Monday, April 19, 2010
"A Call to Justice"
Five years ago, Michael S. posted this:
Joseph Cardinal Ratzinger was the principal celebrant and homilist at a mass celebrated March 18 for the participants of a conference sponsored by the Pontifical Council for Justice and Peace entitled "A Call to Justice" on the occasion of the 40th anniversary of Gaudium et Spes. In the homily, he said:
"As Christians we must constantly be reminded that the call of justice is not something which can be reduced to the categories of this world. And this is the beauty of the Pastoral Constitution Gaudium et spes, evident in the very structure of the Council's text; only when we Christians grasp our vocation, as having been created in the image of God and believing that "the form of this world is passing away...[and] that God is preparing a new dwelling and a new earth, in which justice dwells (GS n. 39)" can we address the urgent social problems of our time from a truly Christian perspective. "Far from diminishing our concern to develop this earth, the expectation of a new earth should spur us on, for it is here that the body of a new human family grows, prefiguring in some way the world that is to come" (GS n. 39).

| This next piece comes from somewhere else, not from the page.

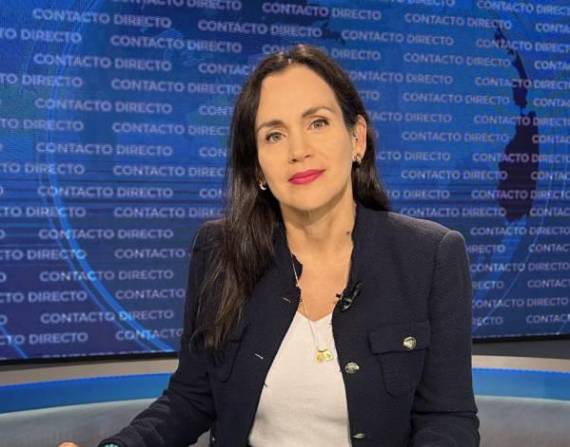 Inés Manzano, ministra de Energía | Contacto directo | 08-11-2024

And so, to be workers of this true justice, we must be workers who are being made just, by contact with Him who is justice itself: Jesus of Nazareth. The place of this encounter is the Church, nowhere more powerfully present than in her sacraments and liturgy. The celebration of the Holy Triduum, which we will enter into next week, is the triumph of God's justice over human judgments. In the mystery of Good Friday, God is judged by man and condemned by human justice. In the Easter Vigil, the light of God's justice banishes the darkness of sin and death; the stone at the tomb (made of the same material as the stones in the hands of those who, in today's Gospel, seek to kill Christ) is pushed away forever, and human life is given a future, which, in going beyond the categories of this world, reveals the true meaning and the true value of earthly realities.
And we who have been baptized, as children of a world which is still to come, in the liturgy of the Easter Vigil, catch a glimpse of that world, and breathe the atmosphere of that world, where God's justice will dwell forever. And then, renewed and transformed by the Mysteries we celebrate, we can walk in this world justly, living - as the Preface for Lent says so beautifully - "in this passing world with our heart set on the world that will never end" (Preface for Lent II)."